Hello all, we just purchased a HPEV AC9 and a 1238 controller and are kind of going through our discovery phase. I am reading through the Curtis manual's wiring diagram and was wondering if any more detailed information is available about the I/O. It would be page 6 of this document:
http://curtisinstruments.com/Uploads/DataSheets/50265_123638E_RevC3.pdf

Some of the things I'm looking for info on:

We had HPEV program the unit to accept a 0-5V wigwag throttle input not from a throttle pot but from a RF receiver. So far my assumption is the output of that (and ground reference, respectively) will be wired to J1-15(16?) and J1-18, respectively.

Can the unit be programmed with supply voltage to just KSI/J1-1 or is wiring to the B+/- terminals required?
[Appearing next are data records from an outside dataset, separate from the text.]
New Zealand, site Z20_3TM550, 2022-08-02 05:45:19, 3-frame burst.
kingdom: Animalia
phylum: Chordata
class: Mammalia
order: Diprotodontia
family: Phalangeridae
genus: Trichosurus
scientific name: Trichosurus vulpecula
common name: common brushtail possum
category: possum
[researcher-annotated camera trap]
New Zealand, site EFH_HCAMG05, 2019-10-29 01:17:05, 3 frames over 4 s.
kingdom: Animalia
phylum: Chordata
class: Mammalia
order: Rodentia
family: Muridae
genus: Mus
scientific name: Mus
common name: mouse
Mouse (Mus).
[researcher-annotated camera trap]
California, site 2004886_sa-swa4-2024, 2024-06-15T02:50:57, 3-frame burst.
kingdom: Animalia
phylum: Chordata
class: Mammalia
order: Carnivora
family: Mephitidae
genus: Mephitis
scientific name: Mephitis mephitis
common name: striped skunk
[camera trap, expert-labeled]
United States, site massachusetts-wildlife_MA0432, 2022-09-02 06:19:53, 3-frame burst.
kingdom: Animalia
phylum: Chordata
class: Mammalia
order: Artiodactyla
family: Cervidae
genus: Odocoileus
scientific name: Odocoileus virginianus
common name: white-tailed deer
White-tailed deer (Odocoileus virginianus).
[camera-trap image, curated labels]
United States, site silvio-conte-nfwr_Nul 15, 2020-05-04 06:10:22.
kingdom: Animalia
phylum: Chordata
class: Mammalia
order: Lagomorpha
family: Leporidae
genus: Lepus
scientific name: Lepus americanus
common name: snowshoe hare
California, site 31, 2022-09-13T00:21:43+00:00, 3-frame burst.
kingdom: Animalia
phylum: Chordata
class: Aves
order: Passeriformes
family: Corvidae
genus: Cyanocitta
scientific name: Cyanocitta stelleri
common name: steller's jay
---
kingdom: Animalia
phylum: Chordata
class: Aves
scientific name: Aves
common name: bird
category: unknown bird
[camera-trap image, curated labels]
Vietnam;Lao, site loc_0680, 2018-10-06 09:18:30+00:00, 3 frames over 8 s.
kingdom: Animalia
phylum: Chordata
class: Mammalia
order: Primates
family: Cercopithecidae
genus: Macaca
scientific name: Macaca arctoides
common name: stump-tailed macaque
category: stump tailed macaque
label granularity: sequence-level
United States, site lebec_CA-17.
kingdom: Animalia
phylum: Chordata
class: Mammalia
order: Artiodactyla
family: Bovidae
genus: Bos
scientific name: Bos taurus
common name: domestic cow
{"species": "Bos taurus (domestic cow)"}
I see no other ground reference so I guess I may have just answered my question.

I need more of an understanding on what Driver1,2,Mode,PV Driver and all of these input sinks mean. Am I just supposed to supply the switches/relays? Do these labels mean anything hard-coded into those Switch / Driver inputs, or are they just arbitrary assignments that can be used as anything in the software? Do Forward/Reverse mean anything at all (J1-22/J1-33) considering it is programmed for wigwag? 

What types of main disconnects/fuses have others had success with in the past? 


Thanks all, hope to be sharing some good results later.


----------